* **Text section**:

⟨

Raw versus calibrated integrated density

Hi everyone.

This could well be a misunderstanding on my part, but why are the raw and
calibrated integrated densities different?  I understand the per micron or
per pixel means being different, but isn't the total intensity unit-free?

Here is a quick calculation, where as I calculate it, the total integrated
intensity should be the same. Where have I gone wrong? Is it my
understanding of what 'density' means?

Pix count           Calibration           Cal area
100000              2                       200000
                               
Total Intensity over image
555555
                               
                               
Cal mean    Pix mean
2.777775   5.55555
um-2           pix-2
mean       umean
                               
                               
IntDensity (mean*cal area) RawIntDensity (umean*num pixels)
555555                               555555

Many thanks for the clarification.



                       

-- View this message in context: http://imagej.588099.n2.nabble.com/Raw-versus-calibrated-integrated-density-tp5646703p5646703.html Sent from the ImageJ mailing list archive at Nabble.com.

Hi anonymous,

your question is not very clear to me.

⟩

* **Exercise A**: In the forum thread on integrated density, translate this sentence into Spanish: "I understand the per micron or per pixel means being different, but isn't the total intensity unit-free?"
* **Exercise B**: Resume the forum thread on raw and calibrated integrated density, continuing the reply after its last sentence.

* **Data shown**:
⟨

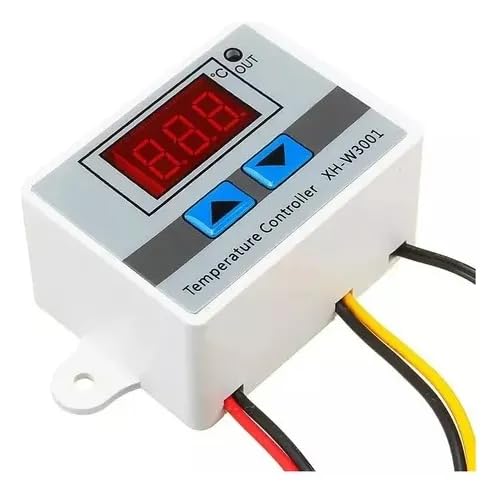 Termostato Controlador De Temperatura Digital 110/220v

⟩

* **Output A**: Entiendo que las medias por micra o por píxel sean diferentes, pero ¿no es la intensidad total independiente de las unidades?

* **Output B**:
There is spatial calibration and grayscale (pixel value) calibration,  
you have to differentiate between them.

Remember that an integral has the unit of the integrand times the  
unit of the variable of integration (in our case, area).

E.g., you have a camera that measures the beam profile of a laser:
Assuming that your spatial unit (x, y) is cm, and your grayscale unit  
(after calibration) is watts/cm^2, then your integrated intensity has  
the unit cm * cm * W/cm^2 = watts (the total power of laser light  
falling on the area of interest).

The mean intensity over an area should be independent of spatial  
calibration, but, of course, it is sensitive to grayscale  
calibration. If you have no grayscale calibration, the calibrated and  
uncalibrated mean are the same.
E.g., if all your pixels, have a value of 10, the mean should be 10,  
irrespective of spatial calibration.

I have done a quick test  with the 'Measure' command of ImageJ on a  
calibrated 16-bit image and did not find any inconsistency for Mean,  
IntDen and RawIntDen; it behaves as expected.

Michael
________________________________________________________________

On 18 Oct 2010, at 15:03, IJperson wrote:

On 18. Oct. 2010, at 15:03 , IJperson wrote:

> Hi everyone.
>
> This could well be a misunderstanding on my part, but why are the raw and
> calibrated integrated densities different?  I understand the per micron or
> per pixel means being different, but isn't the total intensity unit-free?
>
> Here is a quick calculation, where as I calculate it, the total integrated
> intensity should be the same. Where have I gone wrong? Is it my
> understanding of what 'density' means?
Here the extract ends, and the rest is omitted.